Op deze laatste zaterdag van de maand staat er weer een Natuurloop van Lier geprogrammeerd. Dit keer is het geen halve marathon, maar iets meer: een 25 kilometer. Dergelijke lange afstanden zijn ideaal om je uithouding en conditie eens te testen. Bovendien is het niet alleen voor mij, maar voor velen, een goede test voor de voorjaarsmarathon. Het is een mooie wedstrijd om het geplande marathontempo te testen. Het parcours is voornamelijk vlak en verhard en komt hiermee goed overeen met de meeste marathons.
Voor de start blijft het twijfelen over de juiste kledij. De zon schijnt wel, maar het blijft amper 6°C. Mijn eerste keuze was om enkel met een relatief dunne loopshirt met lange mouwen te lopen. Net voor de start beslis ik om er toch een T-shirt onder te dragen. Op dergelijke lange afstand ben ik niet van plan om echt heel intensief te lopen en dus kan een tweede laagje zeker geen kwaad. Ook omdat de eerste 10 kilometer voornamelijk tegen de NO-wind in zijn, is een tweede laagje toch wel te verantwoorden.
Net voor het startuur begeef ik mij richting de startplaats en loop enkele minuutjes warm. De eerste meters loop ik echt te snel, maar snel probeer ik een rustig tempo aan te nemen. Toch loop ik de eerste kilometer aan 4’35”. Dit is toch wat te snel. Bovendien had ik afgesproken om samen met B. te lopen en dus houd ik mijn snelheid verder in en wacht. De eerste kilometers verlopen met de nodige afwisseling en dus ook met wisselend tempo. De tussentijd na 5K bedraagt 23’24” wat een gemiddelde snelheid van 12,8 km/u inhoudt.

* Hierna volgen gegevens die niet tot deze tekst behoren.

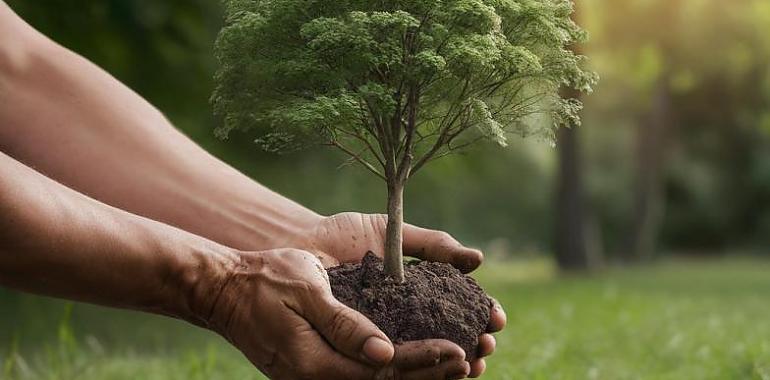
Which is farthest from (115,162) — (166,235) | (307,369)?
(307,369)

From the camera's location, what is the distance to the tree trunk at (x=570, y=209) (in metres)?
14.5

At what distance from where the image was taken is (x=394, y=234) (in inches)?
90.8

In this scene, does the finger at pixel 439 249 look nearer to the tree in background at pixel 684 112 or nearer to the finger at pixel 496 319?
the finger at pixel 496 319

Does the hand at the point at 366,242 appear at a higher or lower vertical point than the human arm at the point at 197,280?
higher

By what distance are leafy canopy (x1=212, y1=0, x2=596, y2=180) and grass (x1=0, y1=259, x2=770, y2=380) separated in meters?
1.99

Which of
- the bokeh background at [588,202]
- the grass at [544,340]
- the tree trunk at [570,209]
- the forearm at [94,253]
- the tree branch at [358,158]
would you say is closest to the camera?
the forearm at [94,253]

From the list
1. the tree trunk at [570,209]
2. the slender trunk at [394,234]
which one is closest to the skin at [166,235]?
the slender trunk at [394,234]

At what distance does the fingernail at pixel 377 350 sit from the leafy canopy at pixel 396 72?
15.6 inches

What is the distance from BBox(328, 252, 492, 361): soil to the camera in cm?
222

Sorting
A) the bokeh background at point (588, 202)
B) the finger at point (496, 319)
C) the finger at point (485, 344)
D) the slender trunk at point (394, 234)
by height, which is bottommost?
the finger at point (485, 344)

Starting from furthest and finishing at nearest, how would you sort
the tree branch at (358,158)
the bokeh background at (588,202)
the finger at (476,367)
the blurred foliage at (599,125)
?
1. the blurred foliage at (599,125)
2. the bokeh background at (588,202)
3. the finger at (476,367)
4. the tree branch at (358,158)

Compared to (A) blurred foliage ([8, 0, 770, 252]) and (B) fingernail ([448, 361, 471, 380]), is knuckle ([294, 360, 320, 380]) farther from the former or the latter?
(A) blurred foliage ([8, 0, 770, 252])

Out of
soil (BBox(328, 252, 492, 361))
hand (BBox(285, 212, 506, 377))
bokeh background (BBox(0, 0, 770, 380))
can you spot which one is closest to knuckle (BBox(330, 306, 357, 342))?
soil (BBox(328, 252, 492, 361))

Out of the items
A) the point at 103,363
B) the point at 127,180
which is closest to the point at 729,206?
the point at 103,363
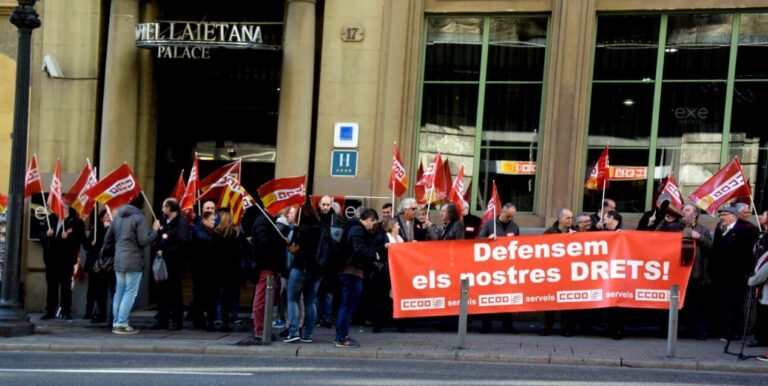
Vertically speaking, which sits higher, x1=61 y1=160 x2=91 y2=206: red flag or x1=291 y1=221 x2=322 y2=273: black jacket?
x1=61 y1=160 x2=91 y2=206: red flag

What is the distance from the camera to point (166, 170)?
19.6 m

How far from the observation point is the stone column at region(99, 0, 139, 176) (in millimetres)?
18109

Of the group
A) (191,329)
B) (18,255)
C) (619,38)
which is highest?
(619,38)

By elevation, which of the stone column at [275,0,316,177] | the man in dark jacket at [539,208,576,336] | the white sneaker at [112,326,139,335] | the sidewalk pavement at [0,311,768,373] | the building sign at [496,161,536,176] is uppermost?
the stone column at [275,0,316,177]

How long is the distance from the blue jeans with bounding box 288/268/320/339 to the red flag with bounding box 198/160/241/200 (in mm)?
2463

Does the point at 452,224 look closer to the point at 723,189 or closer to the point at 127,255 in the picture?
the point at 723,189

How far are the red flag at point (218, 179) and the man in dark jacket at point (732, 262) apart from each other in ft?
22.6

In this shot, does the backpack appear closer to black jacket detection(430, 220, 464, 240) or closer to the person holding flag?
black jacket detection(430, 220, 464, 240)

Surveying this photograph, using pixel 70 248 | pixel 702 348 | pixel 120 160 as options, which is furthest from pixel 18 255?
pixel 702 348

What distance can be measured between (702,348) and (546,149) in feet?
16.0

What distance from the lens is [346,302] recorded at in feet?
42.8

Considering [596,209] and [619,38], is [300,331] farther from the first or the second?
[619,38]

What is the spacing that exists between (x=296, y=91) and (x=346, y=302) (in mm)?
5820

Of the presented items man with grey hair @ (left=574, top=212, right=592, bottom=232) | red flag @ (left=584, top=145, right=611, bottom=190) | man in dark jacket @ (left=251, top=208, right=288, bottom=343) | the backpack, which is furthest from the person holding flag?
red flag @ (left=584, top=145, right=611, bottom=190)
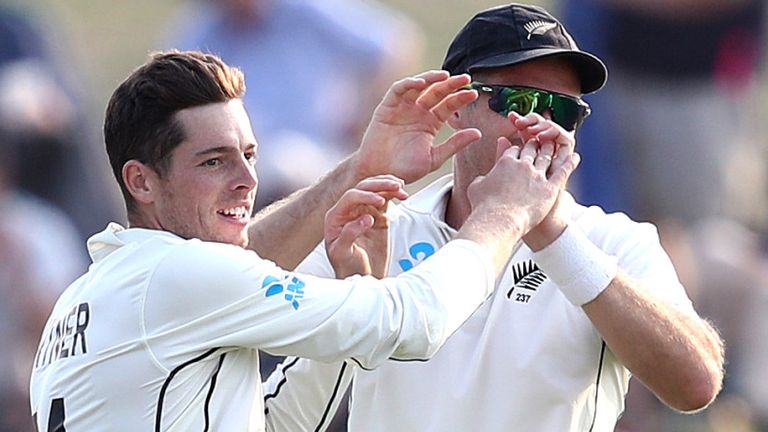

Van kilometer 5 tot 10 is het steeds rechtdoor tegen de koude wind in. Het voelt noch te koud, noch te warm aan. De kledij was voor dit stuk dan toch een goede keuze. Hier lopen we met drie een bijna constante snelheid van 12,2 km/u. Dat zou zeker ook mijn aanvangssnelheid op de marathon moeten worden. De hartslag bedraagt dan rond de 152 hs/min. Net voor de brug die ons naar de andere kant van het kanaal brengt, begin ik al lichtjes te versnellen.
In de andere richting speelt de wind meer in het voordeel en verhoog ik lichtjes mijn snelheid. Ik stroop onmiddellijk de mouwen op en wacht niet tot het te warm zou worden. Mijn hartslag houd ik zo in de buurt van de 155 hs/min. Vanaf dan begin ik aan een serieus inhaalmanoeuvre. Het geeft een bijkomend goed gevoel als je telkens naar iemand kunt lopen zonder dat de hartslag toeneemt. Tot en met kilometer 21 loop ik rond de 13km/u met een gemiddelde hartslag rond de 155 hs/min.
De laatste kilometers verhoog ik mijn snelheid nog wat en kan ik anderen blijven inhalen. De twee eerste vrouwen, die heel de wedstrijd samen gelopen hebben en mij inhaalde na één kilometer, zie ik dan voor mij lopen. Niet veel later laat ik die ook achter mij. Tot en met de laatste meters blijf ik anderen inhalen. De laatste kilometer loop ik nog aan 4’06”.
De conditie zit dus vrij goed. Als nu de pijntjes van de achillespees en hamstring geen roet in het eten gooien, komt op 10 april alles goed!